Gotham City
- Website type: News website
- Founded: 2017
- Country of origin: Switzerland
- Founders: Marie Maurisse and François Pilet
- Editors: Marie Maurisse François Pilet Coline Emmel Federico Franchini Karine Pfenniger
- Website: gothamcity.ch

= Gotham City (website) =

Gotham City is a French-speaking Swiss investigative news website sourcing information through a judicial watch and specializing in white-collar crime (fraud, corruption, money laundering).

Gotham City focuses on white-collar crime cases related to the Swiss financial industry. The court reporters obtain information through open data requests from courts in Switzerland, France and abroad. The articles give as often as possible access to original court documents obtained from official sources. It is an independent, reader-funded, advertising-free, subscription-only media outlet.

== History ==
Gotham City was founded in 2017 by investigative journalists Marie Maurisse and François Pilet. The editorial staff also includes Coline Emmel and Federico Franchini.

In June 2019, Gotham City revealed that SICPA, a Swiss company that provides security inks for currencies and sensitive documents, is subject to criminal proceedings by the Office of the Attorney General of Switzerland for acts of corruption in Brazil. In August 2019, it published a second article stating that the federal investigation against SICPA involves suspicions of corruption in fourteen countries. In June 2021, it revealed that the federal investigation against Sicpa was extended to Philippe Amon, Sicpa's owner.

Gotham City revealed in August 2020 that the public prosecutor's office of the Canton Geneva had frozen $900 million belonging to Carlos Manuel de São Vicente, the husband of Irene Alexandra da Silva Neto, daughter of Angola's first president, António Agostinho Neto. The ruling indicates that the public prosecutor's office of the Canton Geneva opened criminal proceedings for money laundering against Carlos Manuel de São Vicente in December 2018. Carlos Vicente is suspected of embezzling funds from his Angolan insurance company AAA Seguros SA. The latter was responsible for covering risks related to the oil activities of the Angolan national company Sonangol. These revelations sparked outcry in Angola.

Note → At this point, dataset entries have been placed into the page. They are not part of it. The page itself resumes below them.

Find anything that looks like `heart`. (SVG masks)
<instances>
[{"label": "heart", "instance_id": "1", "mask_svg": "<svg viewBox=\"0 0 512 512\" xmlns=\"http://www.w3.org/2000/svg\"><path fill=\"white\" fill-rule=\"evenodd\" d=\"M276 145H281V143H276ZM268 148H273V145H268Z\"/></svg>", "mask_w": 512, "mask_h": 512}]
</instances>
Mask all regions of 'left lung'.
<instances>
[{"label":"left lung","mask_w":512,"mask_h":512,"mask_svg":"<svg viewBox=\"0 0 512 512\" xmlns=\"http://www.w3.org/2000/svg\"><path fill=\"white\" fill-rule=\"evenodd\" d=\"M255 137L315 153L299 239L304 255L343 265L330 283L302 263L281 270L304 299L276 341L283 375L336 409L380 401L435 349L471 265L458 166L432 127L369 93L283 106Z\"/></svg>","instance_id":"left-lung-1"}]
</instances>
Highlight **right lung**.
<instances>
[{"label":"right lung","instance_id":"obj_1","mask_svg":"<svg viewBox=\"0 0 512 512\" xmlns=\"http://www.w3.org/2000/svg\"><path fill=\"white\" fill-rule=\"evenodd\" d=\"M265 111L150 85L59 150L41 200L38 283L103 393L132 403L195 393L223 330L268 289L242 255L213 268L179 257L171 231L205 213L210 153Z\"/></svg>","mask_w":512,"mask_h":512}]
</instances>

In June 2021, Gotham City revealed that the US embassy in Bern requested the extradition of Vladislav Klyushin, who was arrested in canton Valais and was being held in the town of Sion in southern Switzerland.

In 2022, the outlet published a judgement from the Administrative Chamber of the Geneva Court that ordered billionaire Pierre Castel to pay 415 million francs in back taxes.